L’auriculothérapie est une pratique souvent associée à la douleur. C’est d’ailleurs l’un des domaines où elle a été le plus étudiée.

Mais son intérêt ne se limite pas à un effet antalgique. En consultation, elle peut aussi être utilisée dans une logique de régulation : tensions, stress, sommeil perturbé, état d’alerte ou accompagnement de certains sevrages.

L’objectif de cet article est de faire le point sur les données scientifiques disponibles, tout en montrant comment cette approche peut s’intégrer à une prise en charge associant acupuncture et ostéopathie.


1. Qu’est-ce que l’auriculothérapie ?


L’auriculothérapie consiste à stimuler certains points du pavillon de l’oreille.

Cette stimulation peut se faire de différentes manières : aiguilles, graines, billes, pression manuelle ou stimulation électrique.

Question fréquente : qu'en est-il du piercing ? En venant stimuler de façon prolongée une zone précise du pavillon, il peut activer la zone réflexe associée. Cette stimulation peut parfois participer à l’amélioration d’un symptôme, mais elle peut aussi, dans certains cas, entretenir ou déclencher une perturbation si la zone est déjà sensible ou sur-stimulée. Son effet dépend de plusieurs facteurs : l’emplacement exact du piercing, la profondeur de la stimulation, la pression exercée, la cicatrisation, la sensibilité individuelle et le contexte global de la personne. C’est pourquoi l’observation de l’oreille fait partie de l’évaluation en auriculothérapie : une rougeur, une douleur à la pression, une cicatrice ou un piercing peuvent donner des informations sur les zones déjà stimulées ou irritées.

Elle est utilisée dans plusieurs cadres. On la retrouve dans certaines approches de médecine conventionnelle, notamment autour de la douleur, des addictions ou de la régulation du stress. Elle est également présente dans les pratiques d’acupuncture et de médecine traditionnelle chinoise, où l’oreille peut être utilisée comme un microsystème reflétant certaines zones ou fonctions du corps.
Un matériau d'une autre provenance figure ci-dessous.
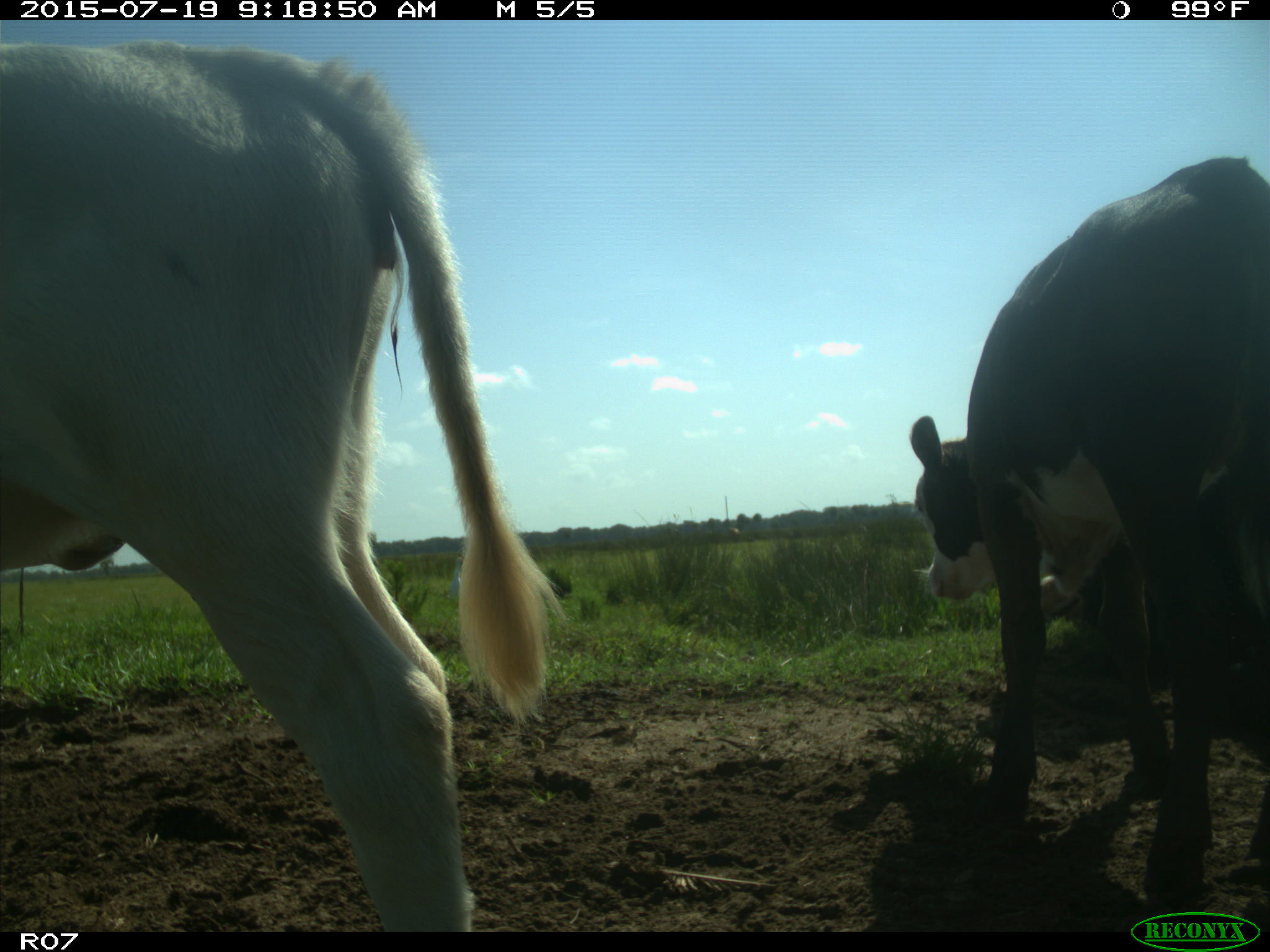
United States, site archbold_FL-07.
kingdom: Animalia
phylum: Chordata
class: Mammalia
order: Artiodactyla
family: Bovidae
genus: Bos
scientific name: Bos taurus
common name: domestic cow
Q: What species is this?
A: Bos taurus (domestic cow).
La revue d’Asher et al. rappelle cette diversité des formes d’auriculothérapie : acupuncture auriculaire, acupression, stimulation électrique, laser ou stimulation transcutanée.


Selon les approches, le choix des points peut s’appuyer sur une cartographie auriculaire, sur la sensibilité de certaines zones, ou sur une lecture neurophysiologique liée à l’innervation du pavillon de l’oreille.


L’intérêt de cette approche est d’offrir une voie de stimulation précise, peu invasive et adaptable, qui peut être utilisée seule ou intégrée à une prise en charge plus globale.


2. Pourquoi l’auriculothérapie intéresse la recherche sur la douleur ?


La douleur est l’un des domaines les plus étudiés en auriculothérapie.


En 2010, Asher et al. ont publié une revue systématique et méta-analyse portant sur 17 essais randomisés. Les études incluses concernaient différents types de douleurs : douleurs périopératoires, douleurs aiguës et douleurs chroniques. Les auteurs rapportent un effet favorable de l’auriculothérapie sur la douleur, tout en soulignant la nécessité d’études plus larges et mieux construites pour préciser l’ampleur réelle de cet effet.


En 2017, Murakami et al. ont publié une revue systématique et méta-analyse portant sur l’effet immédiat de l’acupuncture auriculaire dans la douleur. Les auteurs concluent que l’acupuncture auriculaire pourrait être une modalité prometteuse pour réduire la douleur dans les 48 heures, avec des effets indésirables rapportés comme mineurs et transitoires. Ils rappellent toutefois que des recherches plus rigoureuses sont nécessaires pour établir un niveau de preuve plus solide.


Plus récemment, Choi et al. ont étudié l’effet de l’auriculothérapie sur les douleurs musculosquelettiques chez l’adulte. Leur méta-analyse publiée en 2022 rapporte une réduction significative de la douleur dans le groupe auriculothérapie par rapport aux groupes contrôles.


Ces données ne permettent pas de présenter l’auriculothérapie comme une solution systématique à la douleur. En revanche, elles soutiennent son intérêt potentiel comme outil de modulation, notamment dans certains tableaux douloureux musculosquelettiques.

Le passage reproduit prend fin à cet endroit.